Students joined the Tallahassee Red Cross by the hundreds.  Members sponsored sewing classes and knitted garments for the military.  In 1917, the Junior Class canceled the Spring Prom and donated the money to the Red Cross.  Faculty offered classes on first aid and nursing, as well as hosting special programs on subjects related to the war. Students attended Liberty Bond meetings and created Christmas care packages to send to soldiers overseas. All around the College, students and faculty worked to do their part in supporting the war effort.


However, the college was not immune to the Anti-German sentiment spreading throughout the country.  Within days of the declaration of war, Miss Selma Bjorgo, a piano instructor and native German, was dismissed for “disloyalty to the Country and the Institution,” for failing to suppress her pro-German sentiments.  In spring of 1918, the State Board of Control ordered the College to remove courses in German from its curriculum. This anti-German sentiment was even directed at President Edward Conradi, whose parents were of German descent.  Through it all, Conradi remained steadfast in his support of the war and continued to encourage his students to participate in the war effort.
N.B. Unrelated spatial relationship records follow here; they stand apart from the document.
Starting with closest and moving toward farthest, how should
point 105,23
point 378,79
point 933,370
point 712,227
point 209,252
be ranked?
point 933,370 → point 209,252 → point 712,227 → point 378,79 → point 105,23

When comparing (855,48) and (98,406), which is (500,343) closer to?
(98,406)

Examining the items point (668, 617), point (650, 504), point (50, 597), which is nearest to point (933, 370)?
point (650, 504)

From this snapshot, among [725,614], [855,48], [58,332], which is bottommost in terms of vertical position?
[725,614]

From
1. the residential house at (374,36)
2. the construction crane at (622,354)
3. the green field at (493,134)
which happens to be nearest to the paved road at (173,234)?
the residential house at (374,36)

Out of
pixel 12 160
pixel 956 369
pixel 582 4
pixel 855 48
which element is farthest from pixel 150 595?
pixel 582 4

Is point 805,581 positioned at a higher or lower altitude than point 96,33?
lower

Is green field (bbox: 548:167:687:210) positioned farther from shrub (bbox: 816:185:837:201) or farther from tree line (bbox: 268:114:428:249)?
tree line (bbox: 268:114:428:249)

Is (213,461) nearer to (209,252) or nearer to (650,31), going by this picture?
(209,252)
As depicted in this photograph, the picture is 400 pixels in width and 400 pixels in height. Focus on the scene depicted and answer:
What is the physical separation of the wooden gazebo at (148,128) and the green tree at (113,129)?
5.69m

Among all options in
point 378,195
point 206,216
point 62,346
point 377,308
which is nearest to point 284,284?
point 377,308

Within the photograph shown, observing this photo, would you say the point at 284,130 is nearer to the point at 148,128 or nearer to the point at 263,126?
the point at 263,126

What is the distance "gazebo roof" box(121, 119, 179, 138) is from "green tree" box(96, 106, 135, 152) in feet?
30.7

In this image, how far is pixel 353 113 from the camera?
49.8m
When the fighting ended on November 11, 1918, the students of the Florida State College for Women marched down College Avenue in song and cheer to celebrate the end of the First World War.


On July 22, 1918, the Florida Flambeau reported the appointment of Dr. Raymond Bellamy as professor of Social and Political Science.  Born in Indiana, Dr. Bellamy taught courses in sociology, economics, history, political sciences, and anthropology.  During the 1920’s, Dr. Bellamy was the focus of a heated controversy over the moral content of the state funded educational system. 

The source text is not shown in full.